Sailing

Sailing: the fine art of getting wet and becoming ill while slowly going nowhere at great expense.

Monday 26 June 2017

Sublime Syros



It was time to leave Mykonos new harbour.  A diver came at 8.30 to free our anchor from the tangled floor of the harbour.  It all went quite smoothly and we left an hour later and €80 poorer.  We told the cheeky diver he should make sure he sends his children to university with all the money he is making from freeing anchors in Mykonos new harbour!
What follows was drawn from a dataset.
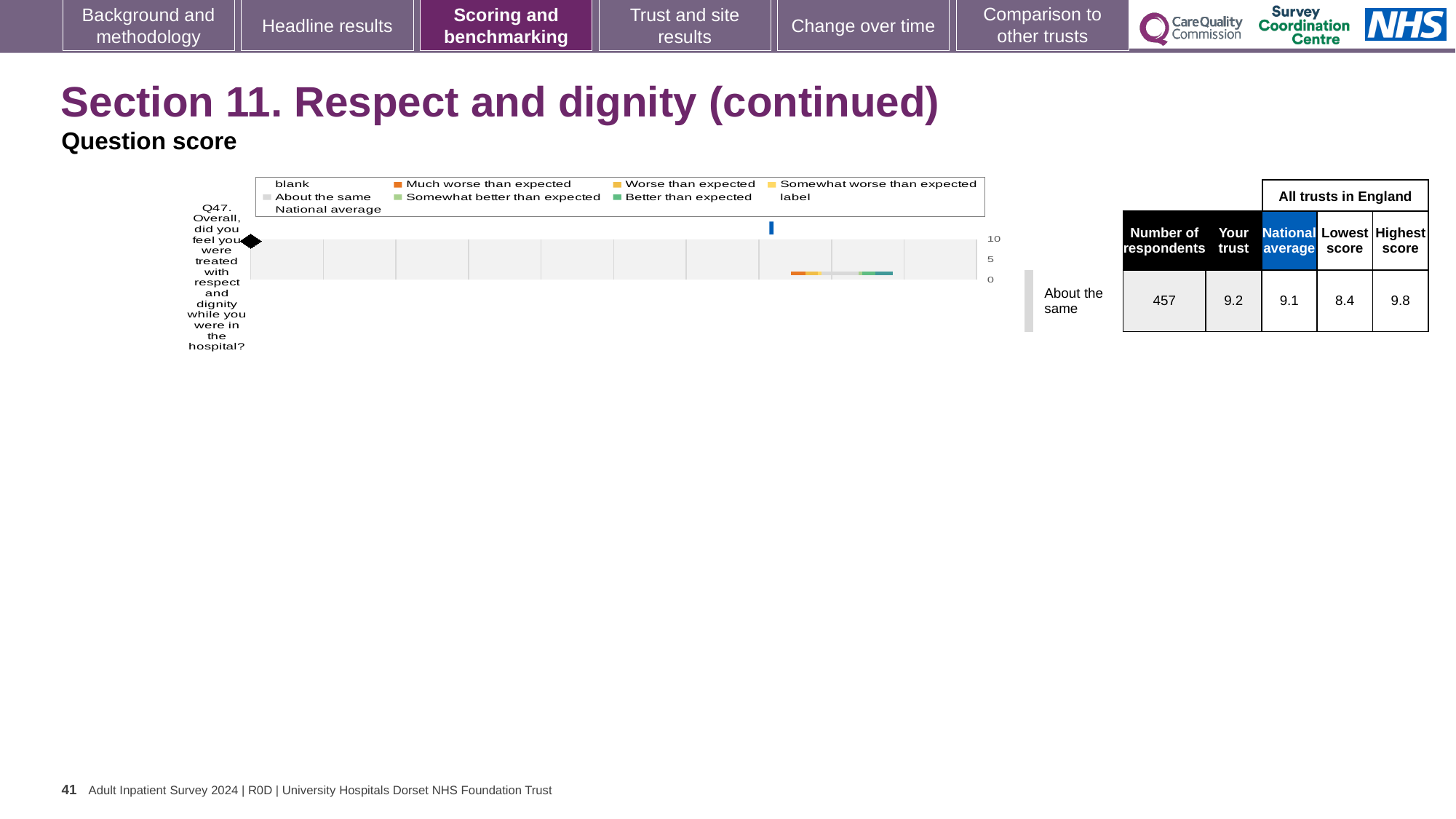
What is the difference between the highest and lowest scores among all trusts in England for Q47? 1.4 What is the national average score for Q47? 9.1 Which is larger for Q47, the trust's score or the national average? Your trust What is the difference between the trust's score and the national average for Q47? 0.1 How many respondents answered Q47? 457 What is the highest score among all trusts in England for Q47? 9.8 How many questions are plotted on the chart? 1 Which question is plotted on the chart? Q47. Overall, did you feel you were treated with respect and dignity while you were in the hospital? What is the trust's score for Q47 shown in the table next to the chart? 9.2 What is the maximum value shown on the chart's score axis? 10 What is the lowest score among all trusts in England for Q47? 8.4 Which benchmarking category is the trust's Q47 score placed in? About the same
We had an easy 6 hour motor (no wind) to a peaceful anchorage off the village of Foinikas on the southwest of Syros.  After the tourist crowds of Mykonos, Syros was an absolute delight.  We got the dinghy down and went ashore to stroll through the village.  It has several tavernas on the waterfront, a chandlery, supermarkets – what more could a cruiser ask for?  I know – an Ouzo mezze while watching Songster swing at anchor.  Bliss.
Our view while enjoying an Ouzo mezze
  
Foinikas village
In the cove near where we anchored was a small boat club.  Every day we were treated to the local kids racing their Oppies and Lasers around the buoys just a few metres from our boat.
 
 

The next day we rented a scooter to see the island.  Our first stop was the main port, Ermoupoli.  Ermoupoli is a significant port and rivalled Athens in importance during the 19th Century.  The Venetians ruled the island for 300 years during the middle ages and the waterfront has a distinct Italian feel to it.  We could almost believe we were on one of the outer islands of Venice when looking at the Renaissance and Neo-classical buildings around the town.
Town Hall at Ermoupoli
The marble streets looking towards the waterfront
Mansions of the old sea captains in the Vapario area of Ermoupoli
Waterfront mansions
A few historical oddities has made Syros quite a unique island in the Cyclades.  Because of the strategic location of Syros as a maritime waypoint, the island was granted special privileges during Ottoman rule.  Pragmatically, Syros chose to maintain neutrality during the 1821 Greek War of Independence.  It not suffer the massacres experienced on many of the islands and became a haven for refugees fleeing the slaughter in Chios and Psara.  Syros also has a strong Roman influence and half the population are Roman Catholic with an equal number of Catholic and Orthodox churches dotting the hillsides.
 
 
 
We went up to Ano Syros the medieval settlement built by the Venetians that overlooks Ermoupoli.  It was a delightful rabbit warren of white washed buildings and flagstone pathways and steps.
 
 

We had lunch at Lilis Taverna.  Fantastic food and views.  We tried a salad of wild Greek greens, for which I have developed a taste.  We had tried vlita before but this salad had pickled caper plants and purslane along with artichokes, sundried tomatoes and a wonderful fennel dip.  It was so nice we ate most of it before I remembered to take a photo.
 
Our lunchtime view of Ermoupoli
The next day we made a quick dash to the northwest of the island to the seaside village of Kini to check out a recently installed sculpture in memory of all who have lost their lives at sea.
Mermaid sculpture at Kini
Kini
Back to Songster for sundowners followed by my homemade moussaka.